105. urodziny obchodziła s. Teresita w cysterskim klasztorze Buenafuente del Sistal k. Guadalajary w Hiszpanii. Za klauzurą jubilatka spędziła ponad 85 lat życia, co jest rekordem w skali światowej. Pomimo wieku dobry humor jej nie opuszcza.
Siostra Teresita urodziła się w 1907 r. Mając 19 lat wstąpiła do klasztoru w Buenafuente del Sistal, którego początki sięgają XII w. Opuściła go na krótko podczas hiszpańskiej wojny domowej oraz w ubiegłym roku podczas ŚDM, kiedy udała się na spotkanie z Papieżem. „Nie chciałam jechać, ale przełożona poleciła mi, abym pojechała. Choćbym miała umrzeć w drodze, jadę – powiedziałam sobie. Spotkanie z Papieżem było wielką łaską. Doszłam do wniosku, że jeśli jesteśmy świętymi, to możemy wszystko” – mówi s. Teresita.
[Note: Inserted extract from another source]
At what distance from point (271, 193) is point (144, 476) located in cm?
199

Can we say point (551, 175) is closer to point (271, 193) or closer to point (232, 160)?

Pomimo wieku s. Teresita dużo czyta, bierze udział w modlitwach i, na ile może, także w innych zajęciach. Dobry humor i charakterystyczny uśmiech towarzyszą jej zawsze. „Głowa pracuje dobrze, a ja nie przestaję powtarzać «dziękuję i przepraszam»”. Wszystkich, a szczególnie młodzież, zachęca do modlitwy.